I decided to give up on it for the night.
The next morning, I turned it on, ran a disk check (since I figured all this sudden death business couldn't be good for the hard drive), and went to work while it was running. When I got home, the machine was still happily sitting on the login screen. Yay! So, I logged in, started launching programs, and KLUNK. Dead.
Oh good grief.

I let it sit for about four hours, and then started it up again. I researched something on the web, and then began working on a text document. After about twenty minutes, a bunch of random ASCII started blobbing all over my document, and dialog boxes from my word processor started popping up at random. My computer even spontaneously went into numlock mode, to make things even more confusing. I tried to save my document, but the save option was greyed out in the File Menu. Whoopee. So, I figured it was about to die, and I shut down the computer. It shut down fine. Then, I brought it back up again, and logged in.
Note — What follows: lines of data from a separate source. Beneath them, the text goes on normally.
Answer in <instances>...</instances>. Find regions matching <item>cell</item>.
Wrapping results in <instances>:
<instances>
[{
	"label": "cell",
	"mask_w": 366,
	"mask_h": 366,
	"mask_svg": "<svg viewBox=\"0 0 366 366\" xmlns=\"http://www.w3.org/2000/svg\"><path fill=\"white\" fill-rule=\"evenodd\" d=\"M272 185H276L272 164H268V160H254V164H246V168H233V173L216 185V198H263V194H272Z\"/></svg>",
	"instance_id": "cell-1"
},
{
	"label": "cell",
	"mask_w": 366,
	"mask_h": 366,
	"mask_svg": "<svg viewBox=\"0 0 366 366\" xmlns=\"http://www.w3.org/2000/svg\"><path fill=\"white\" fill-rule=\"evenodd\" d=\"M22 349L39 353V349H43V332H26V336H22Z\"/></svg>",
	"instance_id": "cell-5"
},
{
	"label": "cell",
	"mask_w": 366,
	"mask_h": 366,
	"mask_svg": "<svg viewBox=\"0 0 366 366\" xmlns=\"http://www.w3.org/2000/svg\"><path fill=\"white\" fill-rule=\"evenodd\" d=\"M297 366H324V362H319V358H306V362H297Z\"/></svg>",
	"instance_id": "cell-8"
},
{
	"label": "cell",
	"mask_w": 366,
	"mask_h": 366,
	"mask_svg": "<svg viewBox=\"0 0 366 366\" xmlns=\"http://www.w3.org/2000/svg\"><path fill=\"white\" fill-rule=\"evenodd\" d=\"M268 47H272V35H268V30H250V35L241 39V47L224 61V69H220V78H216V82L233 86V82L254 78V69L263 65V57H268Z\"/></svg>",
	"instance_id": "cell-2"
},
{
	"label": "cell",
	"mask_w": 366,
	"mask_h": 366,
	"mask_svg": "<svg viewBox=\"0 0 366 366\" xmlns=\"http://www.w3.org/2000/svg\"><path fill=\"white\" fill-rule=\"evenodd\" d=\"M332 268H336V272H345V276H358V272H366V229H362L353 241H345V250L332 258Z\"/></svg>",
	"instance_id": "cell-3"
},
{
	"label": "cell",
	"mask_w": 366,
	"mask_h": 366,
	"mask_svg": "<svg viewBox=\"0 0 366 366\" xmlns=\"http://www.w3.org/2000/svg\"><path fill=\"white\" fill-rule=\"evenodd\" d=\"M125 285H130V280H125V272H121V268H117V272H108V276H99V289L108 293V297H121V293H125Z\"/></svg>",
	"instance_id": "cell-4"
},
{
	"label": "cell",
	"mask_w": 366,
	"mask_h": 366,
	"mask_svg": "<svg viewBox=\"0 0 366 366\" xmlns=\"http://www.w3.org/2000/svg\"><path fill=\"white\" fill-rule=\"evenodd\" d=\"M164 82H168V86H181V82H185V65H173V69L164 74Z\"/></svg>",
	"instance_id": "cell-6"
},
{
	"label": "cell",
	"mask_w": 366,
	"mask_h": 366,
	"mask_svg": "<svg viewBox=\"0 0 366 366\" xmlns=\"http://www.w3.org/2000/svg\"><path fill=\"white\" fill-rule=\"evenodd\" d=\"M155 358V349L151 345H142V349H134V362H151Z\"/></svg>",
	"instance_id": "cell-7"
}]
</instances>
Just as I started launching programs again, KLUNK. Dead.

Okay, so, it's definitely a cumulative problem, which survives power-offs, and tends to recover (to varying degrees) after long power offs. That still sounds like a heat problem, but a machine should not still be hot enough, after four hours, to die within minutes, doing a relatively low-load task, like basic word processing.
I'm really not sure what to do, at this point. I can't figure out what's wrong with the thing, and I'm sure as hell not spending another $50 to have a repair guy tell me there's nothing wrong with my machine. (As if.) Does this behavior sound familiar to anyone, and are there any suggestions anyone can give that might help my situation any (or help me further diagnose the problem)? I'm really at the end of my rope, here. This is my only machine at home, and I can't afford another, at the moment.